* Что требуется:
Ответьте на вопросы по фрагменту о старой кинохронике.
1. Кто ввёл в обиход описанный способ обработки старого материала?
2. Чем может заменяться документ, лишённый атрибуции?
3. Хронику каких лет зрителю справедливо покажется обманом выдавать за кадры 60-х годов?
=== Фрагмент текста ===
Такой способ обработки старого материала был введён в обиход Эсфирью Шуб и, будучи оправданным в её идейно-художественной системе, остался едва ли не единственным опытом высокого класса. Известные фильмы Шуб, явившиеся в своё время уникальным экспериментом, стали образцом для бесконечных подражаний. Эпигоны в лучшем случае достигают эффекта публицистичности. Чаще всего это их единственное достоинство.

Недостатков от эксплуатации хрестоматийного приёма гораздо больше. Они происходят от потребительского, по сути, отношения к тому историческому материалу, который содержат старые фильмы, от смещения акцентов с понятия «фильм» на понятие «материал». Само понятие «фильм», предполагающее синтез фильмического и кинематографического актов (т. е. изобразительной конструкции, атрибутированной по времени и месту съёмки, фактам, именам создателей и т. д.), распадается, что бумерангом бьёт по новым монтажным конструкциям, которые также подвергаются распаду. Трудно представить себе роман, скомпилированный из фрагментов классических произведений литературы без учёта времени их написания, жанра и авторства. Между тем в документальном кино дело обстоит примерно так. При этом часто не учитывается, что общеизвестный документ, относящийся к определённому времени, бессмысленно стилизовать под неизвестный документ другого времени.

В итоге вообще утрачивается доверие к документу (равным образом и к документу своего времени, и к документу предкамерного факта, т. е. события). Собственно, документ, лишённый атрибуции, на самом деле перестаёт быть документом и вполне может заменяться инсценировкой, титром или дикторским текстом. К тому же материал, который должен по замыслу изображать события определённого времени, чаще соответствует стереотипу режиссёрского (и зрительского) представления о кинематографе этого времени, нежели действительно относится к данному моменту истории.

Современный зритель, «перекормленный» продукцией, сделанной по приведённым рецептам, вряд ли сможет дифференцировать фильмы первых двадцати пяти лет существования кино. Зато тот же зритель совершенно справедливо посчитает себя обманутым, если хронику 80-х годов ХХ века ему будут выдавать за кадры 60-х годов.

Хотелось бы однажды увидеть фильм, который исходил бы не из головной идеи, безжалостно подминающей под себя сохранившийся киноматериал, а от самого материала старой хроники, говорящего за себя и воссоздающего в равной мере как феномен кино, так и реально существовавшие связи его с историей, историей кино в первую очередь.
=== Имеющиеся данные ===
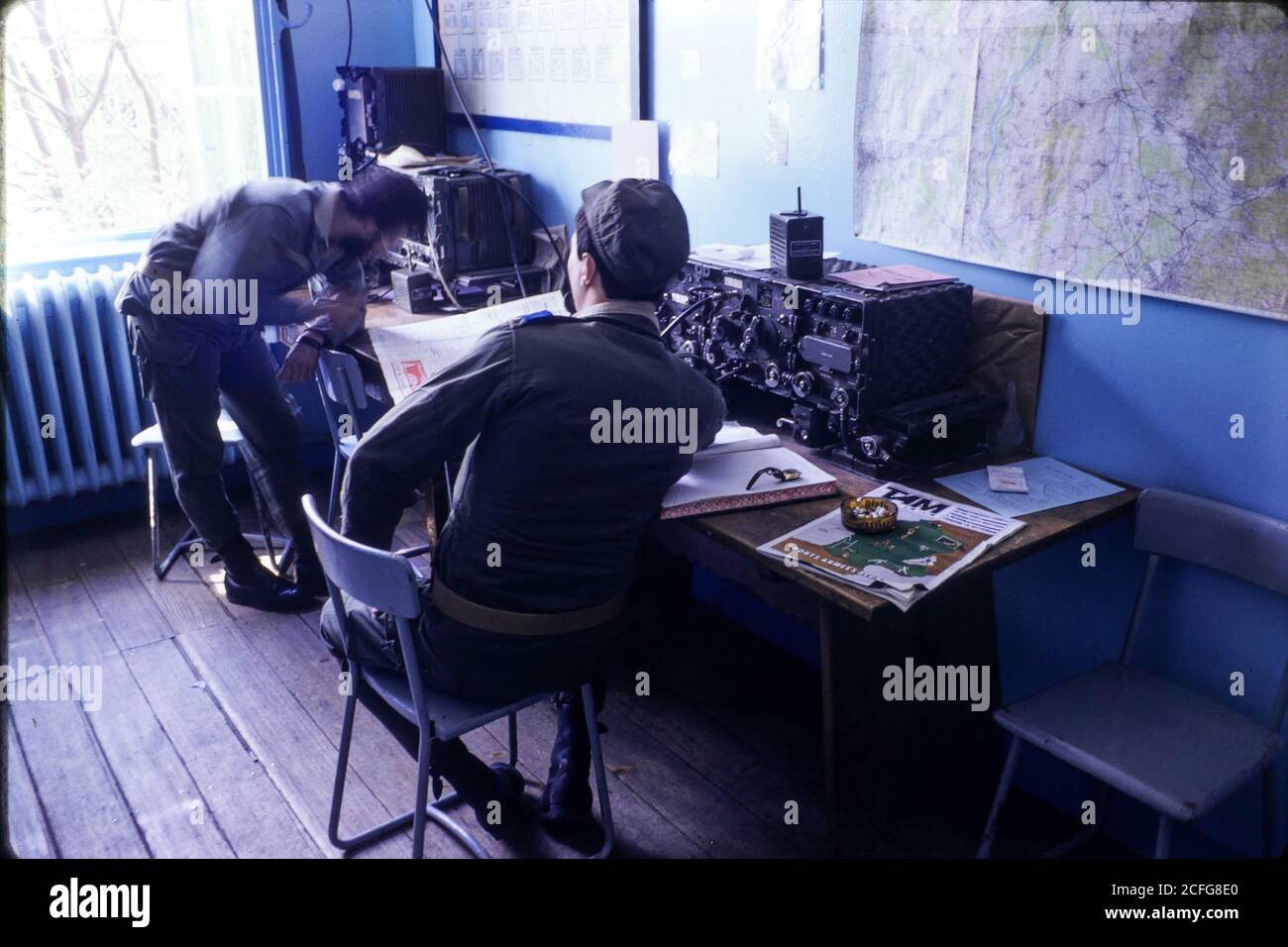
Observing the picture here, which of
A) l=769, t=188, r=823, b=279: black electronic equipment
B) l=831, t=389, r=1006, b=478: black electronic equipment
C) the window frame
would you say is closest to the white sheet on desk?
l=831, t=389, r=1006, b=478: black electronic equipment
===
=== Имеющиеся данные ===
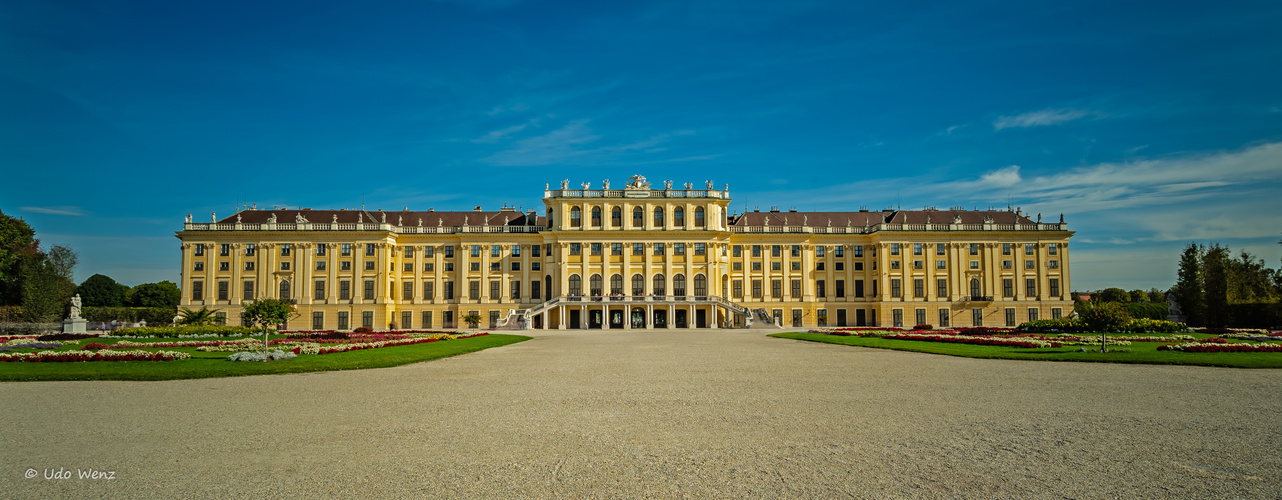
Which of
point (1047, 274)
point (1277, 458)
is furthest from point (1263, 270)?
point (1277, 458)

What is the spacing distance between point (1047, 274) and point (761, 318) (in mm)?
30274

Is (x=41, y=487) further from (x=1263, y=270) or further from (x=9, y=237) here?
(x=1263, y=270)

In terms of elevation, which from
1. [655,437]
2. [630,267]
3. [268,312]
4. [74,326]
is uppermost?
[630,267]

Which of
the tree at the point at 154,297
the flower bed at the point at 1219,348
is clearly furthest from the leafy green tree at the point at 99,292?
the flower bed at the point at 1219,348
===
* Решение задания:
1. Эсфирь Шуб.
2. Инсценировкой, титром или дикторским текстом.
3. Хронику 80-х годов ХХ века.